#### Metti in pratica:
A) Ricopia parola per parola il testo sulla fiera dell’Annunziata, partendo da "La fiera dell’Annunziata" e finendo con "del 25 marzo.".
B) Scrivi il seguito del testo sulla fiera dell’Annunziata, a partire dall’ultima frase riportata.

#### Testo mostrato:
----------

La fiera dell’Annunziata è una tradizione molto antica. Già dal 1400 i festeggiamenti includevano “una solenne luminaria che prendeva le mosse dall’importante chiesa di Santa Maria in Gradi”. I papi tra l’altro, sin dal ‘200, riconobbero importanti indulgenze alla chiesa in occasione del 25 marzo. 

Da Feliciano Bussi, autore della ‘Istoria della città di Viterbo’ del 1742, apprendiamo che le mercanzie di agricoltori, ambulanti e artigiani venivano esposte fuori le mura della città, nell’invaso che precedeva la chiesa di S. Maria delle Fortezze, una chiesa molto frequentata particolarmente ne’ Venerdi di tutto l’anno.

----------

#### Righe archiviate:
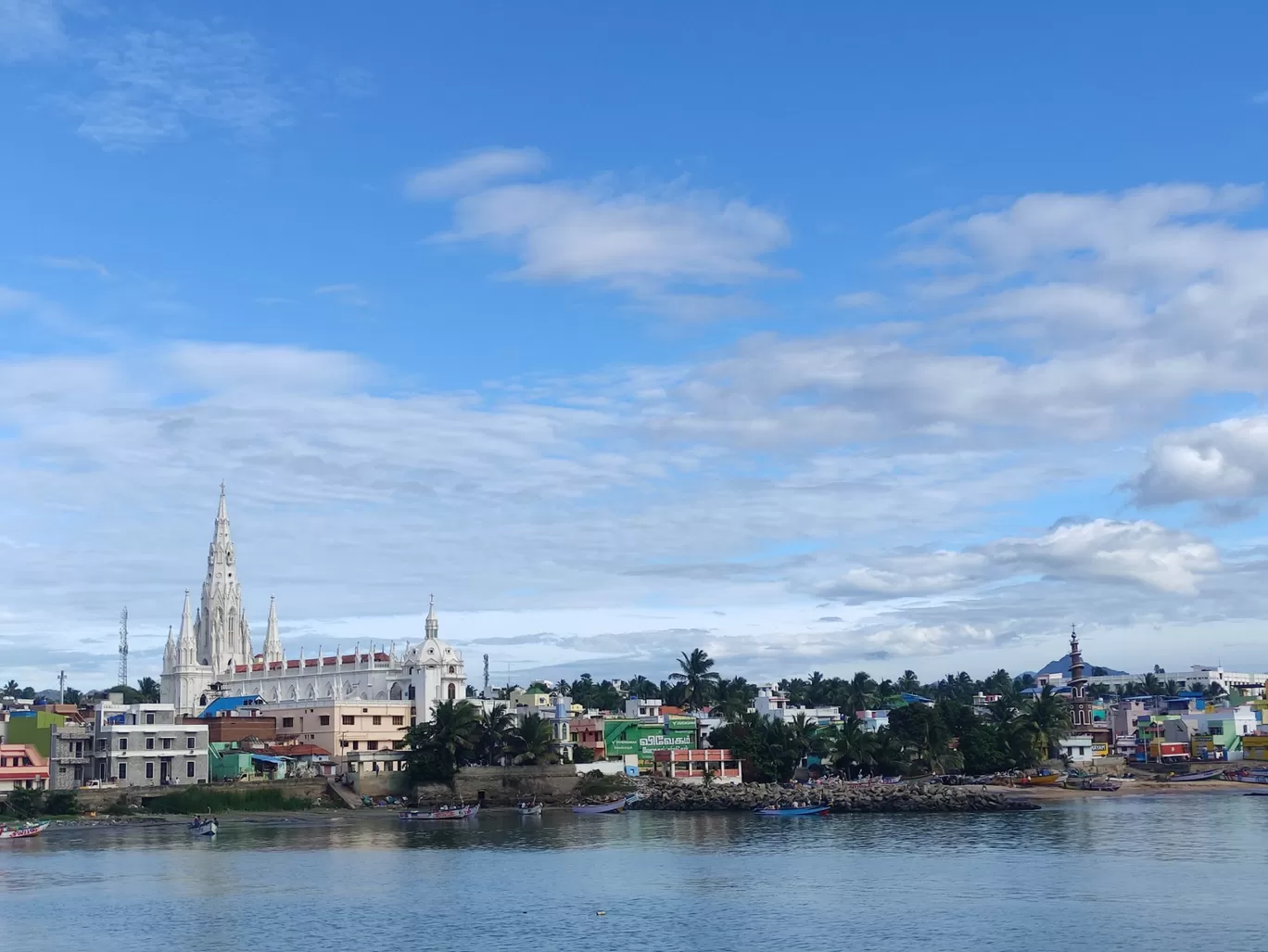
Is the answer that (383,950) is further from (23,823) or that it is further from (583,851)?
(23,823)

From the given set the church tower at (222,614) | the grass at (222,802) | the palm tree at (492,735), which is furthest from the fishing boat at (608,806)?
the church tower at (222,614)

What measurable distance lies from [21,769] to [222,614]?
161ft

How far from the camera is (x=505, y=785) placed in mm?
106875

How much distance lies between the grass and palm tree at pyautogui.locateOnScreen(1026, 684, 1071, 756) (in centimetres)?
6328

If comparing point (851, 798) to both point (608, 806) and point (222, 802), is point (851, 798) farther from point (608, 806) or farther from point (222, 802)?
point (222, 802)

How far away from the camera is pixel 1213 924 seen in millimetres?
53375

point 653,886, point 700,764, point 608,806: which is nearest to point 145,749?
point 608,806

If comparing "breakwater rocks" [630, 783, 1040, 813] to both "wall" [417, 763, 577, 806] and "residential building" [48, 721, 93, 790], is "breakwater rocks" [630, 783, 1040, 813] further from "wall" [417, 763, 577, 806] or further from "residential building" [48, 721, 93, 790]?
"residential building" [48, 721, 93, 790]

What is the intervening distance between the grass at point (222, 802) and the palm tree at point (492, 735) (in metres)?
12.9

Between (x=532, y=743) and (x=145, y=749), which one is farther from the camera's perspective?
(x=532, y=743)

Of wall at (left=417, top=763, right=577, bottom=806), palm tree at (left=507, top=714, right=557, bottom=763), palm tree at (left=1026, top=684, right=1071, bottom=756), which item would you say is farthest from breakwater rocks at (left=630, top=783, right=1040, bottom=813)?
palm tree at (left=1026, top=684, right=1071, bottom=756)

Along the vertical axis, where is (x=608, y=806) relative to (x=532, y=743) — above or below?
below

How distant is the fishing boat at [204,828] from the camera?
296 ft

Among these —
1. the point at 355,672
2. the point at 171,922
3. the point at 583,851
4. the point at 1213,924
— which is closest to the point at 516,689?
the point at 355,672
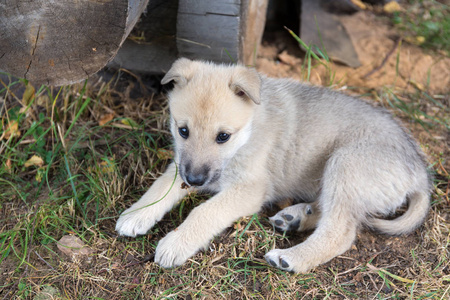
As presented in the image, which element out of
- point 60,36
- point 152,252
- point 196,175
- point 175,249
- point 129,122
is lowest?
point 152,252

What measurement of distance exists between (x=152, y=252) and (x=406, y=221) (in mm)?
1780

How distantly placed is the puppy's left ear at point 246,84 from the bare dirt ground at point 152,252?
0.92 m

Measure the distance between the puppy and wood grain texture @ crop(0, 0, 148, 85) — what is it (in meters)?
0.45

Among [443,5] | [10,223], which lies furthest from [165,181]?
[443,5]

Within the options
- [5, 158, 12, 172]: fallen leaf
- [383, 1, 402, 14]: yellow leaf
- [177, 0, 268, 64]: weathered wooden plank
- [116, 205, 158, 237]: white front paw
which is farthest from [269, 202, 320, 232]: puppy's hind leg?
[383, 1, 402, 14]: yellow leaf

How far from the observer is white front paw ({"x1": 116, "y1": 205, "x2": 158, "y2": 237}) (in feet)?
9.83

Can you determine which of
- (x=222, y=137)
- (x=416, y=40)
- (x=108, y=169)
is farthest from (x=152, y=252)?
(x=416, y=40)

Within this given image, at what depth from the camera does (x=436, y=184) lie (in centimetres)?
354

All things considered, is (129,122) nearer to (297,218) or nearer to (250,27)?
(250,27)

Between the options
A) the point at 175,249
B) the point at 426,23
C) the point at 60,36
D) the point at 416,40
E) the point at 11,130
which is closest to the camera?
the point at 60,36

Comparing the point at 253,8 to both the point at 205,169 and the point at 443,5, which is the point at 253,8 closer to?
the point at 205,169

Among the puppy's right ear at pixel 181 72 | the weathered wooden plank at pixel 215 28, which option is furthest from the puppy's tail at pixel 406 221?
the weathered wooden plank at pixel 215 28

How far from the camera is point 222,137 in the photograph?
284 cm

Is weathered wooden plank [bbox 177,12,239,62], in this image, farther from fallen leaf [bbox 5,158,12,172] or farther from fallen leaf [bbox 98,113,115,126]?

----------

#### Risposte:
A)
La fiera dell’Annunziata è una tradizione molto antica. Già dal 1400 i festeggiamenti includevano “una solenne luminaria che prendeva le mosse dall’importante chiesa di Santa Maria in Gradi”. I papi tra l’altro, sin dal ‘200, riconobbero importanti indulgenze alla chiesa in occasione del 25 marzo.

B)
Si compravano prodotti messi in vendita dai contadini, in particolare il cedro, che, dipinto come agrume, ha sempre valore di simbolo religioso di origine biblica: nel dipinto dell’Immacolata (1510), ecco apparire un bel “cedro” pieno di frutti che sta al posto di un cedro del Libano. Tale albero è simbolo d’ immortalità e di eternità. 

Oggi, più che mai, in piena emergenza della terza ondata di coronavirus, questo albero assume un significato ancora più importante.